▶ _Written task_: In the listing, repeat everything from the line containing "What is the physical" down to the line containing "4.75 meters", changing "weathered stone surface" to "rough rock face" and leaving all else unchanged.
------------------------------------------------------------
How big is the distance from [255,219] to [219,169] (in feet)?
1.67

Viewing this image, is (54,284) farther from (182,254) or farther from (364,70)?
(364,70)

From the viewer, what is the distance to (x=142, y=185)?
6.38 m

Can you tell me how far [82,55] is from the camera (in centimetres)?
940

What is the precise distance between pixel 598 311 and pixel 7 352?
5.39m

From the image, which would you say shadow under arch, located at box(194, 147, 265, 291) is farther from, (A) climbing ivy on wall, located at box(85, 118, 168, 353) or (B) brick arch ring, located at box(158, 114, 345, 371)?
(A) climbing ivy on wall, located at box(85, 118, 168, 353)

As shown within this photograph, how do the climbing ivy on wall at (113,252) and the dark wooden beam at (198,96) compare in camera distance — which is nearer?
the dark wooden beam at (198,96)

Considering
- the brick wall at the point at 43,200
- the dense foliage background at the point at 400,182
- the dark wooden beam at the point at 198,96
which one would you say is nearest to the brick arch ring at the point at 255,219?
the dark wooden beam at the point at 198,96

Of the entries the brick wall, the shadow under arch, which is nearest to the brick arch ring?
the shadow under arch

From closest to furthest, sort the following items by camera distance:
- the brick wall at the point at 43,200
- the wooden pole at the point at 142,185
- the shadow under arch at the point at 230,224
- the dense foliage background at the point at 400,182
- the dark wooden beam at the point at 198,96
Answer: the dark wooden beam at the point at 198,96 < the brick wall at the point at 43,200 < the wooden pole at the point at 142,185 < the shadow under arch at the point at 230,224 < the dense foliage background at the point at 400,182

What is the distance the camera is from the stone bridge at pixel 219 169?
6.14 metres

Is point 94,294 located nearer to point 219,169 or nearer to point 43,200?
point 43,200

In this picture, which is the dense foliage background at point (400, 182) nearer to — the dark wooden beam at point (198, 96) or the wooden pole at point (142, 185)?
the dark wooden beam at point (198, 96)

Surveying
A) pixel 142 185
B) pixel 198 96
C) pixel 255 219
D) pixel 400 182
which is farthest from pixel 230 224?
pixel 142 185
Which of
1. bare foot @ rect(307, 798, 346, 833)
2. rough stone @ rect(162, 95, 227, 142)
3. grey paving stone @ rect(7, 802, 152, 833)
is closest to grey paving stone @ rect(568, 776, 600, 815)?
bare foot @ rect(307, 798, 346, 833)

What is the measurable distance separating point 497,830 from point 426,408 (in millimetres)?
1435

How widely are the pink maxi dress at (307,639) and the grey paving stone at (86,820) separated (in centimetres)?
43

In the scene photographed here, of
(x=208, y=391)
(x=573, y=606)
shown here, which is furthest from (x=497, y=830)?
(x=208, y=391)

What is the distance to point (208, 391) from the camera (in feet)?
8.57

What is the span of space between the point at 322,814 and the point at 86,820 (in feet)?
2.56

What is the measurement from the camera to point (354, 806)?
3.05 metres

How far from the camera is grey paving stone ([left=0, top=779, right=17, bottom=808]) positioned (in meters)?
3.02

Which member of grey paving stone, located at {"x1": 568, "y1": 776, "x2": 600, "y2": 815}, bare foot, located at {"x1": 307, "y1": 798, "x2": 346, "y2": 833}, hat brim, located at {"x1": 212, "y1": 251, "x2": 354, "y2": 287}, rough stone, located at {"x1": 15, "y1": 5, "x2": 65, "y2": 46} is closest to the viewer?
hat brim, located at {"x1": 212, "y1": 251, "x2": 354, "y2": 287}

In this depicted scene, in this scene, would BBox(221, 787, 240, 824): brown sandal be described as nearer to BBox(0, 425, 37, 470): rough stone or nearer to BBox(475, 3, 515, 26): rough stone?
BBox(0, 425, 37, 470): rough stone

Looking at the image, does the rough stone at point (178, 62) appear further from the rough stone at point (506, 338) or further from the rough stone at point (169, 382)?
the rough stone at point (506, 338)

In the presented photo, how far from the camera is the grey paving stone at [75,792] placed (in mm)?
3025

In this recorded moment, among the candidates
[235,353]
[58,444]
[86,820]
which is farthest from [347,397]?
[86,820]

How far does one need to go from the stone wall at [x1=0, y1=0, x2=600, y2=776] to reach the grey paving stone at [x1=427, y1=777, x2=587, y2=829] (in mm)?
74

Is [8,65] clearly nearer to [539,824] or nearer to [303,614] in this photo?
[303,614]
------------------------------------------------------------
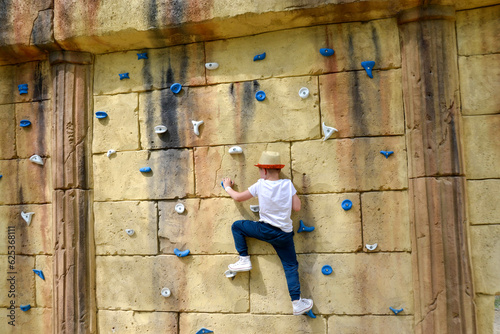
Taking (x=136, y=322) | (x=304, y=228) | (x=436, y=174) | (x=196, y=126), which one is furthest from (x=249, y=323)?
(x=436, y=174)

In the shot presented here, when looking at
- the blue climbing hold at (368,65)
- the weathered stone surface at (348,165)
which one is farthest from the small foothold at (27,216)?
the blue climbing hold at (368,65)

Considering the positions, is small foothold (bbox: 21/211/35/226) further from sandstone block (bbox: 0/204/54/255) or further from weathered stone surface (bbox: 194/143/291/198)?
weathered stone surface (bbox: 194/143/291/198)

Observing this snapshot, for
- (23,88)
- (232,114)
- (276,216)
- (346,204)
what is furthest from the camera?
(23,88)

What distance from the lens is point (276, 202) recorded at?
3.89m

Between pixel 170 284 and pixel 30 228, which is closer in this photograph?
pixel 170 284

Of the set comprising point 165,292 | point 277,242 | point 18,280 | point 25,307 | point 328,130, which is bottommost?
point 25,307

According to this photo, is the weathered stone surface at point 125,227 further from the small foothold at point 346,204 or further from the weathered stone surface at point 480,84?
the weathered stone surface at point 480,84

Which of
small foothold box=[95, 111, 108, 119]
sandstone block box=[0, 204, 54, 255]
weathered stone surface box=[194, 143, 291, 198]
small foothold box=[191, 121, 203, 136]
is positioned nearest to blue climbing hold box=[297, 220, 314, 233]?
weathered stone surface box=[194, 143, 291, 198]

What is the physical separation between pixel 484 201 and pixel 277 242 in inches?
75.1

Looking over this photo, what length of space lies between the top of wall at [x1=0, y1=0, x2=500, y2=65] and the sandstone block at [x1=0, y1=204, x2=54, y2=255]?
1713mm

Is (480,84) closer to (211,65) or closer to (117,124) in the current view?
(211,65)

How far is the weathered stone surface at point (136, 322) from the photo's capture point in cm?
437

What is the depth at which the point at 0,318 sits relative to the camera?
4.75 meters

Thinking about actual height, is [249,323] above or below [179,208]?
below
------------------------------------------------------------
▶ _Answer to the problem_:
What is the physical separation between pixel 484 201 and pixel 277 242 in inches?
75.1

Looking over this photo, what length of space lies between the top of wall at [x1=0, y1=0, x2=500, y2=65] and the sandstone block at [x1=0, y1=204, x2=54, y2=255]?
1713mm

Is (480,84) closer to (211,65) or closer to (117,124) in the current view?
(211,65)

How far is the rough rock face at point (136, 322) from the photo's capture point in cm?
437

What is the depth at which the point at 0,318 sits relative to the camera?
4.75 meters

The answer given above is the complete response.